#### [Material provided]

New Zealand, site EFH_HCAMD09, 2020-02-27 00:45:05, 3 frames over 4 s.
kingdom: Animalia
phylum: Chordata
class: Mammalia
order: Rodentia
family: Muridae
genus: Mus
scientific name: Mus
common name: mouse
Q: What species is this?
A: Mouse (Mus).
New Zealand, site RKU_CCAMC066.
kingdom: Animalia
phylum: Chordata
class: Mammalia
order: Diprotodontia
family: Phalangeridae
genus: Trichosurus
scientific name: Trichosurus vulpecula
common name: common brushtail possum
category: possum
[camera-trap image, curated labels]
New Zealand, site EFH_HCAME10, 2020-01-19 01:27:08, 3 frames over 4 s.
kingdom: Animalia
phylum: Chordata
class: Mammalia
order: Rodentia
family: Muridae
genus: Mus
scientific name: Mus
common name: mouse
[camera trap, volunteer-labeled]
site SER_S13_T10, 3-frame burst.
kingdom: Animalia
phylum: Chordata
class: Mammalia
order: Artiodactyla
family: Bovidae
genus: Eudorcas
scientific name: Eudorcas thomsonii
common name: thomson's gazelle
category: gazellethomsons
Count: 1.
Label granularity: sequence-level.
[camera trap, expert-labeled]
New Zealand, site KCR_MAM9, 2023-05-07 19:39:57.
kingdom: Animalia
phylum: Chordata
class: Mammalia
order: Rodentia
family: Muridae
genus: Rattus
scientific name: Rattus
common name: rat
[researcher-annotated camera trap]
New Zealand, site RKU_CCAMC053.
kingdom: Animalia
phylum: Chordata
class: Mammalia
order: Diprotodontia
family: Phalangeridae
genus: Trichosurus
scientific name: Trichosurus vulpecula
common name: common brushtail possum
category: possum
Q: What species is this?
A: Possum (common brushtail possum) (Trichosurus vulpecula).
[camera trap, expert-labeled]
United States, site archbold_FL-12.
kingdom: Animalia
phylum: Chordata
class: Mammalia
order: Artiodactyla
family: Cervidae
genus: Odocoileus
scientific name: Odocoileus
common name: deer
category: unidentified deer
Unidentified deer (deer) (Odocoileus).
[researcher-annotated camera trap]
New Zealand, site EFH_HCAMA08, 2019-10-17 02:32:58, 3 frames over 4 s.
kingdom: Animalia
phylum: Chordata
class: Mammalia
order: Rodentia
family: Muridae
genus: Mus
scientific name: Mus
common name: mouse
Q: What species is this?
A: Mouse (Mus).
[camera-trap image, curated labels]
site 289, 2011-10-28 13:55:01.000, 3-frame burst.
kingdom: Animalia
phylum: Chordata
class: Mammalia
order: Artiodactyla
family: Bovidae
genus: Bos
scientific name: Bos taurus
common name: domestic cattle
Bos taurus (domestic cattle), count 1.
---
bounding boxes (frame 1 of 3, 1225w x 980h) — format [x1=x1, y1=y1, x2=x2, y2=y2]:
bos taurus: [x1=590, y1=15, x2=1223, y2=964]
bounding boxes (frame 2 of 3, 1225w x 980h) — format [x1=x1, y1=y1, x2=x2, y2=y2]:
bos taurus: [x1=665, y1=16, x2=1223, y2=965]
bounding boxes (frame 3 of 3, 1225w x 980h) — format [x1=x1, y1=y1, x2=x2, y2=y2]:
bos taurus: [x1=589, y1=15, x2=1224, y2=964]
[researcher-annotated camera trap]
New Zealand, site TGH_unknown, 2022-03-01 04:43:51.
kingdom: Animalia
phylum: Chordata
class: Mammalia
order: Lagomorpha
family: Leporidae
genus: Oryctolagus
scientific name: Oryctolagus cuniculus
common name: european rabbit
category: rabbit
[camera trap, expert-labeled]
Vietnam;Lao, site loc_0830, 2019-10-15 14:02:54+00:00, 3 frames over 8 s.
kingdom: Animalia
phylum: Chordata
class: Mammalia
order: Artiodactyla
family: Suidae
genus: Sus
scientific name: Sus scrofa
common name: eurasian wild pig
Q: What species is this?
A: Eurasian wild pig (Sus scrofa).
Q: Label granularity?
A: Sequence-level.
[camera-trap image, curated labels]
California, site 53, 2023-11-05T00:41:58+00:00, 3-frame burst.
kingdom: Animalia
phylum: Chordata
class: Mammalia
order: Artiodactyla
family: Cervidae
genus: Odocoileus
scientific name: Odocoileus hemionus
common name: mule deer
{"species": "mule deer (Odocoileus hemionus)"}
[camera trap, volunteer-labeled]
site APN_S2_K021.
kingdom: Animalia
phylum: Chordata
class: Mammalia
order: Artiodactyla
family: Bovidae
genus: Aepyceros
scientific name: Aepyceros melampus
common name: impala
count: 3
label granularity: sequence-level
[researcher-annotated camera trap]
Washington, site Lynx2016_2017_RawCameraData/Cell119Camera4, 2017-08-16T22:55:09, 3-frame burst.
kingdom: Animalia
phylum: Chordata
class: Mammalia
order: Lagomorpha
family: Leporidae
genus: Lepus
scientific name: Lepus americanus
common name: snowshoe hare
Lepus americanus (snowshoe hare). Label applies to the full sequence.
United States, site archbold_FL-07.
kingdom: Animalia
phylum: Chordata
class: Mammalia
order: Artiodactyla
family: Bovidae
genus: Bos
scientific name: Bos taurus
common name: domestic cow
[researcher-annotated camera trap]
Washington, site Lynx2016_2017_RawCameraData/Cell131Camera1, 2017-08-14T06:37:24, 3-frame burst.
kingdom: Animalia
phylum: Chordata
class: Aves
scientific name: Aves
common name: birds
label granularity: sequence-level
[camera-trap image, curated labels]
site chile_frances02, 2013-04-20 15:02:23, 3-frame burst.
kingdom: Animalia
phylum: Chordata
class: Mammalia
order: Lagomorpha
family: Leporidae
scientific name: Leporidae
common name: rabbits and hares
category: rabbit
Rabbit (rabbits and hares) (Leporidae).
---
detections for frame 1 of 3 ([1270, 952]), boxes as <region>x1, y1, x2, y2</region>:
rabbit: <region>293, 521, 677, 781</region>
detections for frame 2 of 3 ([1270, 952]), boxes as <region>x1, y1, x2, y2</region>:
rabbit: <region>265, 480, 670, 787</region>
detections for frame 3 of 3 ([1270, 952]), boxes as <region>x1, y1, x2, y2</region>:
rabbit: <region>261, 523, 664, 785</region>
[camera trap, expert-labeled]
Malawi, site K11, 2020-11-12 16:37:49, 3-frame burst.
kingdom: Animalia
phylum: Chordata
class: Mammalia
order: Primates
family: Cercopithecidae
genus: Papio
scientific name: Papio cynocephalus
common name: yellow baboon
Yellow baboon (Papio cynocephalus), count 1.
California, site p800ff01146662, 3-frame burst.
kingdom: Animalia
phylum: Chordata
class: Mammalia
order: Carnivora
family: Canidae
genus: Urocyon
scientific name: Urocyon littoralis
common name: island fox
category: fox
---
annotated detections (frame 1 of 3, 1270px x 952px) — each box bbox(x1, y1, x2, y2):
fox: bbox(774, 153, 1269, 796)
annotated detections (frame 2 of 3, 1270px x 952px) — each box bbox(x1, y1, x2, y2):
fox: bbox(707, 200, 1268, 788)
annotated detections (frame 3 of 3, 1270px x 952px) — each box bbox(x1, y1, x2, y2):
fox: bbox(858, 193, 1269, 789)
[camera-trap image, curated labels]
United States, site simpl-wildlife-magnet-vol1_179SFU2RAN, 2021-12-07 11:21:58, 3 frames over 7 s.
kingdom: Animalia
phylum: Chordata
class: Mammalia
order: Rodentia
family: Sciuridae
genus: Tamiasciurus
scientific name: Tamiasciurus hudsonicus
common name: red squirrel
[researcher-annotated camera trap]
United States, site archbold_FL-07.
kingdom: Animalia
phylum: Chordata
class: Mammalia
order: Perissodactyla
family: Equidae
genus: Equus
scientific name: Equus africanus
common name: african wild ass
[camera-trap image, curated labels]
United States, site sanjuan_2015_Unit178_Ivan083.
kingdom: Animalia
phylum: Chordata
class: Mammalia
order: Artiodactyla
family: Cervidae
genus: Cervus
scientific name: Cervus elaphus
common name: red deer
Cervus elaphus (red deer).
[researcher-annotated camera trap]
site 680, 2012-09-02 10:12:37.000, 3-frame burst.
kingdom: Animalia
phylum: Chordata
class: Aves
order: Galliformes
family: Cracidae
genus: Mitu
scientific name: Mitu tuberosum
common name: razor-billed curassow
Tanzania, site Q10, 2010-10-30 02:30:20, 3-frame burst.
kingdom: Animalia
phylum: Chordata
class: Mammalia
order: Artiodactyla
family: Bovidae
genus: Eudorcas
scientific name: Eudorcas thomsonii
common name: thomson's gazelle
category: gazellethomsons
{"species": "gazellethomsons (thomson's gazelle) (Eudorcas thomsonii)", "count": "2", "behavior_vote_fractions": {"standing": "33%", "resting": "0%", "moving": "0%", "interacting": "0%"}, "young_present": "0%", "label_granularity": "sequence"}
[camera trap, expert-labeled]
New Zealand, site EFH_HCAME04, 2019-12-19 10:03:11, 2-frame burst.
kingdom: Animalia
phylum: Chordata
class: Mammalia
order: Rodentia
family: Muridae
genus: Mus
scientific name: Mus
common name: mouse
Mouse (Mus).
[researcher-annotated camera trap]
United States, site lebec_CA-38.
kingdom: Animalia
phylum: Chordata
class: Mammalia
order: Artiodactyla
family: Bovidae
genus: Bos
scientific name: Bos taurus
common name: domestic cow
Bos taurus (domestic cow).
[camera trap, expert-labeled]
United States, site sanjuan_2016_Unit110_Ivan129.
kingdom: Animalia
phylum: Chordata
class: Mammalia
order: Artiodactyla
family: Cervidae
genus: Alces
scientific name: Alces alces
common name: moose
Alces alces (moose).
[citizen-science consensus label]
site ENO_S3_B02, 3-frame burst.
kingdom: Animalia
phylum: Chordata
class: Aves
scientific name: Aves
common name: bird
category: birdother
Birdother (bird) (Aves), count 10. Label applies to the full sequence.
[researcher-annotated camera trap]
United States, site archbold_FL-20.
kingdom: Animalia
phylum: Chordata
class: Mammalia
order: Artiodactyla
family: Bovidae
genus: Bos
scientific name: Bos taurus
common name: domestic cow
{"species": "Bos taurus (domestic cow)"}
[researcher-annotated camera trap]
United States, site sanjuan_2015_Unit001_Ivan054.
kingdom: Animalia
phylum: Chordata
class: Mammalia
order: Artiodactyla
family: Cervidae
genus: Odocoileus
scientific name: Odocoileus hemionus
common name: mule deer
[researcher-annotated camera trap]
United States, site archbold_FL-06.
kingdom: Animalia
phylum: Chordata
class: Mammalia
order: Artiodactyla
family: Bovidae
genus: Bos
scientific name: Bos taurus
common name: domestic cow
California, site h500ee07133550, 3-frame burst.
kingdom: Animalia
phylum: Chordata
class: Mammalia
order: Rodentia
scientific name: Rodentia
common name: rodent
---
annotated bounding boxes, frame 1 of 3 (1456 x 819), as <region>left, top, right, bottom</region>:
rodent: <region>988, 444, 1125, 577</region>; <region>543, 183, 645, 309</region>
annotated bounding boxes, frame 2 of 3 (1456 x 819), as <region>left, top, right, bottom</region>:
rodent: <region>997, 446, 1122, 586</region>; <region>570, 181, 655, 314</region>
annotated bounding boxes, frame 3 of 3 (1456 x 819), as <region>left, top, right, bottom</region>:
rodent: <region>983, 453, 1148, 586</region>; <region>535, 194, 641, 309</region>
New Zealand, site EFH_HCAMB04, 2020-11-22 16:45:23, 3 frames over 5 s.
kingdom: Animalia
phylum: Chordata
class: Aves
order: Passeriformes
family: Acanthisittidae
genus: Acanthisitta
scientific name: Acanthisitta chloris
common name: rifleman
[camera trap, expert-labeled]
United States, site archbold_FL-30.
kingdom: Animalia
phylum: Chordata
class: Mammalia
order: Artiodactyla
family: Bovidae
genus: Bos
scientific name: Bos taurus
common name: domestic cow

#### [Problem]
Could you restate word for word the lines above, from the one that contains "family: Equidae" through the one that contains "Tanzania, site Q10, 2010-10-30", and no others?

#### [Written answer]
family: Equidae
genus: Equus
scientific name: Equus africanus
common name: african wild ass
[camera-trap image, curated labels]
United States, site sanjuan_2015_Unit178_Ivan083.
kingdom: Animalia
phylum: Chordata
class: Mammalia
order: Artiodactyla
family: Cervidae
genus: Cervus
scientific name: Cervus elaphus
common name: red deer
Cervus elaphus (red deer).
[researcher-annotated camera trap]
site 680, 2012-09-02 10:12:37.000, 3-frame burst.
kingdom: Animalia
phylum: Chordata
class: Aves
order: Galliformes
family: Cracidae
genus: Mitu
scientific name: Mitu tuberosum
common name: razor-billed curassow
Tanzania, site Q10, 2010-10-30 02:30:20, 3-frame burst.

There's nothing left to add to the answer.